**GIVEN DATA:**
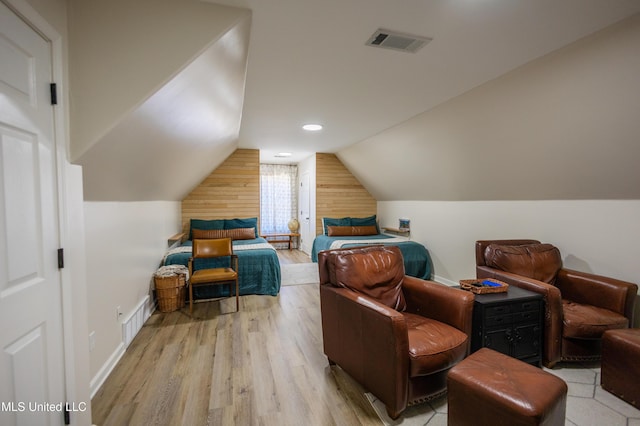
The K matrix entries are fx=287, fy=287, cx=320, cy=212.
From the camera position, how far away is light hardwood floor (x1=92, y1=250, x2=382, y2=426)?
68.7 inches

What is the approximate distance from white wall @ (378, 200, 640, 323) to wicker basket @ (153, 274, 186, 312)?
3.71 meters

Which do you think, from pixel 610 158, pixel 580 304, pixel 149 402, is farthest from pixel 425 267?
pixel 149 402

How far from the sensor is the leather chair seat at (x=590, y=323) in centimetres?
211

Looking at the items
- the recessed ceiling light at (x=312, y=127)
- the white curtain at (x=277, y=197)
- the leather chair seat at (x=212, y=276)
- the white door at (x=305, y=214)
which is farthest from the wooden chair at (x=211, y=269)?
the white curtain at (x=277, y=197)

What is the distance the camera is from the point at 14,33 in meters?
1.12

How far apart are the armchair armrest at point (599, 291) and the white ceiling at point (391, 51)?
186 centimetres

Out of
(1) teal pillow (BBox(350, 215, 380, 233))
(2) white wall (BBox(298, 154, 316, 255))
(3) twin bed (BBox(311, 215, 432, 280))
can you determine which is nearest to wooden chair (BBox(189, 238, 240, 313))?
(3) twin bed (BBox(311, 215, 432, 280))

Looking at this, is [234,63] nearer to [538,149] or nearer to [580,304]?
[538,149]

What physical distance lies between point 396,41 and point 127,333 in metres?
3.17

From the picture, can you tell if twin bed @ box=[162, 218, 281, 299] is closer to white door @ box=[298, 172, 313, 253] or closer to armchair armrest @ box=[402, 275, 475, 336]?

**CHALLENGE:** Convert the material above into a Markdown table with the columns "No." and "Line," giving each line its own numbered row and skipping blank lines. Omit the pictures.

**RESPONSE TO THIS TASK:**
| No. | Line |
|---|---|
| 1 | The K matrix entries are fx=287, fy=287, cx=320, cy=212. |
| 2 | From the camera position, how far away is light hardwood floor (x1=92, y1=250, x2=382, y2=426)? |
| 3 | 68.7 inches |
| 4 | What is the approximate distance from white wall @ (378, 200, 640, 323) to wicker basket @ (153, 274, 186, 312)? |
| 5 | 3.71 meters |
| 6 | Which do you think, from pixel 610 158, pixel 580 304, pixel 149 402, is farthest from pixel 425 267? |
| 7 | pixel 149 402 |
| 8 | How far from the sensor is the leather chair seat at (x=590, y=323) in centimetres? |
| 9 | 211 |
| 10 | Looking at the items |
| 11 | - the recessed ceiling light at (x=312, y=127) |
| 12 | - the white curtain at (x=277, y=197) |
| 13 | - the leather chair seat at (x=212, y=276) |
| 14 | - the white door at (x=305, y=214) |
| 15 | which is farthest from the wooden chair at (x=211, y=269)? |
| 16 | the white curtain at (x=277, y=197) |
| 17 | What is the distance the camera is from the point at 14,33 in meters? |
| 18 | 1.12 |
| 19 | How far apart are the armchair armrest at point (599, 291) and the white ceiling at point (391, 51)? |
| 20 | 186 centimetres |
| 21 | Out of |
| 22 | (1) teal pillow (BBox(350, 215, 380, 233)) |
| 23 | (2) white wall (BBox(298, 154, 316, 255)) |
| 24 | (3) twin bed (BBox(311, 215, 432, 280)) |
| 25 | can you determine which is nearest to wooden chair (BBox(189, 238, 240, 313))? |
| 26 | (3) twin bed (BBox(311, 215, 432, 280)) |
| 27 | Looking at this, is [234,63] nearer to [538,149] or nearer to [580,304]? |
| 28 | [538,149] |
| 29 | What physical distance lies between point 396,41 and point 127,333 in metres? |
| 30 | 3.17 |
| 31 | From the picture, can you tell if twin bed @ box=[162, 218, 281, 299] is closer to white door @ box=[298, 172, 313, 253] or closer to armchair armrest @ box=[402, 275, 475, 336]? |